Elle était là, accolée au comptoir de ce vieux bistrot, dans ce café universitaire où se mêlait une foule dense et criarde, ce dans une ambiance bon enfant.

Du coin de l'œil, je l'avais remarqué, ce regard froid et distant, qu'incarnait ces grands yeux bleus azur, aux contours félins. Ses longs cheveux blonds, s'écoulant comme l'or soyeux, pareils à une cascade d'or, le long de son dos, droit et noble.

Et je cherchais timidement, naïvement, le chassé-croisé de nos regards respectifs, rêvant le temps d'un instant, qui me semblait une éternité pesante, la voire me glisser un sourire amical, à défaut d'être affectif.

Je rêvais de voir, dans une absolue détresse, l'éclat flamboyant du rouge vermeil de ses lèvres colorées, frapper mes iris. J'espérais voir se dessiner sur ce joli minois angélique, un large sourire qui me serais destiné. Mais il n'en fut rien.

J'avais le cœur serré, comme dans un étau invisible. Chacun de ses éclats de voix, chacun de ses sourires, me blessait profondément, intérieurement, comme nombre de plaies déjà ouvertes, et dont l'impossible cicatrisation accentuait les malheurs qui finiraient par causer ma perte.

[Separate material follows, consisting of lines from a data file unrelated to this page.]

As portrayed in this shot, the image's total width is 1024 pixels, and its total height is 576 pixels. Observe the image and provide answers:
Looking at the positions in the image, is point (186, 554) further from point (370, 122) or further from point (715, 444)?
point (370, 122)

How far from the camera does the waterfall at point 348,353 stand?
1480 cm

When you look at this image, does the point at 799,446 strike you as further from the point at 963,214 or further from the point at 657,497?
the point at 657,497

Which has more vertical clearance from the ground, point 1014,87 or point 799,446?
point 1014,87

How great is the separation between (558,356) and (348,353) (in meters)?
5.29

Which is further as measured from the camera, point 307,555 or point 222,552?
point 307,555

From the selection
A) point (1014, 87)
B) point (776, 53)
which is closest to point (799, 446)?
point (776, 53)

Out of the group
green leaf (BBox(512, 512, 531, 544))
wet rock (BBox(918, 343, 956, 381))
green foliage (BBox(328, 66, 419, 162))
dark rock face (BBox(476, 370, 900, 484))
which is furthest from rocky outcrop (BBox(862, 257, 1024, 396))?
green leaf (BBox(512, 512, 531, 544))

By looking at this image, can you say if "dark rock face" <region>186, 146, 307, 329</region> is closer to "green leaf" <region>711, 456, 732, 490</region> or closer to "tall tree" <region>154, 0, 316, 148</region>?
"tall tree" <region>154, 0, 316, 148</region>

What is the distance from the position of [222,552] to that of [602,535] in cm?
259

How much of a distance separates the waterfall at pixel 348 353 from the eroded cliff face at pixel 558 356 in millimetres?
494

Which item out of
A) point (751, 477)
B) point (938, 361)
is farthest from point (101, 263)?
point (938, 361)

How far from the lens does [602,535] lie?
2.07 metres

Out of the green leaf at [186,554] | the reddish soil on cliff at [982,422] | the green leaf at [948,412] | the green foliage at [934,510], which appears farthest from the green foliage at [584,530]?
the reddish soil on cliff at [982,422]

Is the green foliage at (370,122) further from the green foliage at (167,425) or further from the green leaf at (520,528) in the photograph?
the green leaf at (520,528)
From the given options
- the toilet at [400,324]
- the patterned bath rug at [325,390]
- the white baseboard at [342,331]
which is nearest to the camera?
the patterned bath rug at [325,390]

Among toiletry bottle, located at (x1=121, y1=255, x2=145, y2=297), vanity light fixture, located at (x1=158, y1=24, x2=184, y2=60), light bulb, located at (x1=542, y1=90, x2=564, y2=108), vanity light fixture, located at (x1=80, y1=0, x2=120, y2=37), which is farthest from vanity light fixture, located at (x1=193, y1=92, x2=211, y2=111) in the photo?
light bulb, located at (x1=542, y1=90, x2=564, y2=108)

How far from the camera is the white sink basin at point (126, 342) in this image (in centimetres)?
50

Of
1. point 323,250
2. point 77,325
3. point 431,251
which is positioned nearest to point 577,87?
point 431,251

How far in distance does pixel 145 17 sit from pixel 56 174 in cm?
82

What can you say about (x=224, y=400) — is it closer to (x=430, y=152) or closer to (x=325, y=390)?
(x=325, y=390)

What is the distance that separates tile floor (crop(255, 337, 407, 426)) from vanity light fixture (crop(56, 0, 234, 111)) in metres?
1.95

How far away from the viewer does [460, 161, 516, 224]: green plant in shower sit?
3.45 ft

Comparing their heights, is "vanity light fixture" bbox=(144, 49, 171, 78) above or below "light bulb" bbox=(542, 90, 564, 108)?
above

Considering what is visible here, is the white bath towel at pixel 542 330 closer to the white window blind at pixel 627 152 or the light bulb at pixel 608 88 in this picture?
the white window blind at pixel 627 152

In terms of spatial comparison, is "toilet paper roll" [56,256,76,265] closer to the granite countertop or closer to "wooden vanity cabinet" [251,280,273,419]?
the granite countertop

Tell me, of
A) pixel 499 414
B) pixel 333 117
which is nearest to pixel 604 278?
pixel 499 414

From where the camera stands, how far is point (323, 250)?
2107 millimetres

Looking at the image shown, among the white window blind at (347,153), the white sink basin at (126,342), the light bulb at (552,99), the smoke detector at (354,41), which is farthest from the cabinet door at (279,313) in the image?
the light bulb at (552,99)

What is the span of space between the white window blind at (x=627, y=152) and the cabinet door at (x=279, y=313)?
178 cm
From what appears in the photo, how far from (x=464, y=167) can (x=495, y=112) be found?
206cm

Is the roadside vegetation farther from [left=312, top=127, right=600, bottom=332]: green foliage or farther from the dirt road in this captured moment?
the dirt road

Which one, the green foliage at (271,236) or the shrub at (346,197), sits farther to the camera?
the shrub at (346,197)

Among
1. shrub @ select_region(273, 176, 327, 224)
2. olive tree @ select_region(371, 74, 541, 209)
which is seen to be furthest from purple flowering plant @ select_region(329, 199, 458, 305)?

J'étais en proie à une affreuse colère, sachant qu'il ne m'était pas permis de partager ses moments de joie.

À ce moment précis, comme depuis de longs mois, je me sentais terriblement misérable. C'est à cet instant là que j'ai fait le choix pitoyable de trahir mes sentiments, et de la haïr pour mieux pouvoir exister à ses yeux.

Comment peut-on aimer si passionnément et véritablement, tout en travestissant ce qu'il y a de plus Beau en nous ? Car malgré tout, j'ai Aimé, et j'Aime toujours, aussi défendu que soit le fruit du verger. Oui, je m'attache à cet amour interdit que d'aucuns jugent impossible. Et j'Aime fièrement.

Aussi ombragé soit le récit, je la désignait elle et nulle autre, et je crois être certains, à ce jour, de préférer cette impitoyable solitude que nourrit son indifférence, davantage que le tourment de me résoudre à l'oubli de sa personne.

A cette artiste

En elle j'admire tout d'abord la femme. La valeur et les couleurs définitives dont elle teinte son monde, dont elle affuble son univers, et le mien.

Ensuite vient l'artiste, elle se présente, à mes yeux, comme une âme unique, dont je ne trouve nul pareil dans les écrits et les chansons, d'hier et d'aujourd'hui.

Cet être tout entier, dont je suis éperdument amoureux, est marqué par les préoccupations humaines, artistiques, stylistiques d'une âme vibrante.

Idylle entre deux mondes

Ça y est,
ton regard pour moi brille comme là-haut
et de toute façon ma fusée se fait la malle.

Je suis bien parti pour rester sur Terre...

Pense l’extraterrestre amoureux
de cette habitante de la planète bleue.

Figure d'albâtre

Elle est cette figure d’albâtre aux cheveux d'or et aux yeux azur, qu'un artiste fou et mis à nu, fit naître du tracé de sa plume.

La pièce maîtresse car unique, unique et maîtresse d'une œuvre sans renom.

Ses contours nuancés font la part belle à ces zones d'ombres qu'illuminent mes pensées.

Elle nourrit un charme sincère, exhale un attrait cruel, lesquels me pousse au profane, moi qui ne puis être pieux.

Elle est cette figure d'albâtre aux cheveux d'or et aux yeux azur.

Désirs Inextricables

C'est la raison, unique et véritable, à moins qu'elle ne soit que passion désinvolte ou obsession lancinante, que j'accuse, de ce manque.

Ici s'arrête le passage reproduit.